**TASK**
Extract the lines of data starting at the line containing "How far from" and ending at the line containing "1062 centimetres", both included, and copy them exactly.

**Rows from a spatial reasoning dataset**
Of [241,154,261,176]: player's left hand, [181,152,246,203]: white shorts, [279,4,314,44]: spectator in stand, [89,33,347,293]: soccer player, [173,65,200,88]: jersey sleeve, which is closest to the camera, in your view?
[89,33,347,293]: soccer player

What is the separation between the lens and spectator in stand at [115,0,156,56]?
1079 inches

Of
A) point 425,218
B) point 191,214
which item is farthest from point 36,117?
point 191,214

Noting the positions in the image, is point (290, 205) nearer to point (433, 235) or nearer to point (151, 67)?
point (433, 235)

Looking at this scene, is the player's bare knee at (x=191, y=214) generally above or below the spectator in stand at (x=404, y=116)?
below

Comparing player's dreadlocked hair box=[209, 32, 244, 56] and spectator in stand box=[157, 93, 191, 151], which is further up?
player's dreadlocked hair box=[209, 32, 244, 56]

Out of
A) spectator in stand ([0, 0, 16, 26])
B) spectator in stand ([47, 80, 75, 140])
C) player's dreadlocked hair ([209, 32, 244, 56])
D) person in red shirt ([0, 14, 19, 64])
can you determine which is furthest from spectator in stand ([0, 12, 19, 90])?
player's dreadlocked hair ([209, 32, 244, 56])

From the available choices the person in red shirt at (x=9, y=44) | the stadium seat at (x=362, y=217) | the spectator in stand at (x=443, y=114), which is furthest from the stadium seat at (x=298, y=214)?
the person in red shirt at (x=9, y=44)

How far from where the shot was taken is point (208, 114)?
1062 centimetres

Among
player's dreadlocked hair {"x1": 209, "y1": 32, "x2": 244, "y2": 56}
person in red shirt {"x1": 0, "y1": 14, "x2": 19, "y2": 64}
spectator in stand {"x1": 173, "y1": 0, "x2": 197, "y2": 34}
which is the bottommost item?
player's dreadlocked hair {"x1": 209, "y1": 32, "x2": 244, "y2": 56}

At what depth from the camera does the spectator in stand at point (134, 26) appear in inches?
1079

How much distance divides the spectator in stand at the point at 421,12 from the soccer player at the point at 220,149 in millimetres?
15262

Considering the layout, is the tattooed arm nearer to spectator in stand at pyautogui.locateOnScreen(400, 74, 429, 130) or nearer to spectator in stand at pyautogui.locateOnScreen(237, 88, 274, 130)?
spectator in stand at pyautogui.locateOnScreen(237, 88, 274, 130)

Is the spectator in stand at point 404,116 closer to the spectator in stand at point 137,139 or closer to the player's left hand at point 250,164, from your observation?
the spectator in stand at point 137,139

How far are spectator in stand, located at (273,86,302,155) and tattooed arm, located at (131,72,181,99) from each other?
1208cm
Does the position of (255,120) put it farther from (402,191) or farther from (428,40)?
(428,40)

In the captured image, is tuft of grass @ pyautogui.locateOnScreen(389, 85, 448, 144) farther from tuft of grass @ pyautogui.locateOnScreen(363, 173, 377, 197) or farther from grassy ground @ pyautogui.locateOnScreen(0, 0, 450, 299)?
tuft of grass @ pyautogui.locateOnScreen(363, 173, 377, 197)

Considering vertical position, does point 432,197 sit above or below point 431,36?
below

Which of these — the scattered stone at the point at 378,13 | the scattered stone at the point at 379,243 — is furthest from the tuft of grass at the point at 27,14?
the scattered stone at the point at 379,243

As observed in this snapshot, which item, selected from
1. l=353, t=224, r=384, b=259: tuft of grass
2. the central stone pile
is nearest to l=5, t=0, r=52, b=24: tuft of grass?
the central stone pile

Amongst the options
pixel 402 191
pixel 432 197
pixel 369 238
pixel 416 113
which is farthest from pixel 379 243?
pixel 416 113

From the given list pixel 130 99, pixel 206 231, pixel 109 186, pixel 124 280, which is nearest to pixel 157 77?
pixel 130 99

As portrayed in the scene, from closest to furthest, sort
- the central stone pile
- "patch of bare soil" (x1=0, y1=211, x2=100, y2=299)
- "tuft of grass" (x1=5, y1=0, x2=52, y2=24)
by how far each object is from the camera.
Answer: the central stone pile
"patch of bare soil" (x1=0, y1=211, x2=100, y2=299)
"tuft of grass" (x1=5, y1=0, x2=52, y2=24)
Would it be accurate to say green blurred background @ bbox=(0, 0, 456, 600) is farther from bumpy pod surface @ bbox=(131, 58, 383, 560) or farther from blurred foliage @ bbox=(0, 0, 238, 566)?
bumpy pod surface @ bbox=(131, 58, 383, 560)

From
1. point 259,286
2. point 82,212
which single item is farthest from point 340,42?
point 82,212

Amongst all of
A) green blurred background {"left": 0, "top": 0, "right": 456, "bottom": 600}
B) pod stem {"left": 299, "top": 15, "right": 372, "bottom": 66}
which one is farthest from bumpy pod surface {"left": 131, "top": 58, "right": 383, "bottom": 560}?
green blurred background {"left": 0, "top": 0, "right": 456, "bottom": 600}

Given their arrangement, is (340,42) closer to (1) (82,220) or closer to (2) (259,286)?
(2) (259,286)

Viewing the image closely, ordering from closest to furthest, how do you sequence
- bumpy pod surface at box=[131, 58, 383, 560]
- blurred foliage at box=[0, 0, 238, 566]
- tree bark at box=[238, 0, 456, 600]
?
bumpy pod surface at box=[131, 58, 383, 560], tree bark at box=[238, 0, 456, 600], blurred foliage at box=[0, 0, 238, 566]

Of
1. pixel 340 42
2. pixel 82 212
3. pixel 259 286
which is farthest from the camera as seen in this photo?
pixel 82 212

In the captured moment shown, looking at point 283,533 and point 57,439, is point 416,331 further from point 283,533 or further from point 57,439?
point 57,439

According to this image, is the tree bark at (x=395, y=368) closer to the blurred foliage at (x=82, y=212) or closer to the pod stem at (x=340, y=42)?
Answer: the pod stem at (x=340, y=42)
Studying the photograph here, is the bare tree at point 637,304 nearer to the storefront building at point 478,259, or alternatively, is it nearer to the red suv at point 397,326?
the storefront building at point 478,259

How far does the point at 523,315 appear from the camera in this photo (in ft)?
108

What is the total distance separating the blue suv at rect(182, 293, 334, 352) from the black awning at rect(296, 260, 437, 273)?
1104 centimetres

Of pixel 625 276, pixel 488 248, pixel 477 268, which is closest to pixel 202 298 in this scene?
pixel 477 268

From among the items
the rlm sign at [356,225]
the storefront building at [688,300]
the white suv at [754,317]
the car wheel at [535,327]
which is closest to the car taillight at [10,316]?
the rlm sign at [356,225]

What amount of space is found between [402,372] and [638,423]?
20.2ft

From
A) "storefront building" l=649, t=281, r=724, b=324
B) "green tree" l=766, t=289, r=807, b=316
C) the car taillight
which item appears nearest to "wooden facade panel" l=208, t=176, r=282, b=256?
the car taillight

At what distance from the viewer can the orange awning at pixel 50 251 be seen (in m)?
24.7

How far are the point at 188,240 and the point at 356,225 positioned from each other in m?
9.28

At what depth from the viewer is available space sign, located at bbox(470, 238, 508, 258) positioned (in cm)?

**TASK OUTPUT**
How far from where the shot was taken is point (208, 114)?
1062 centimetres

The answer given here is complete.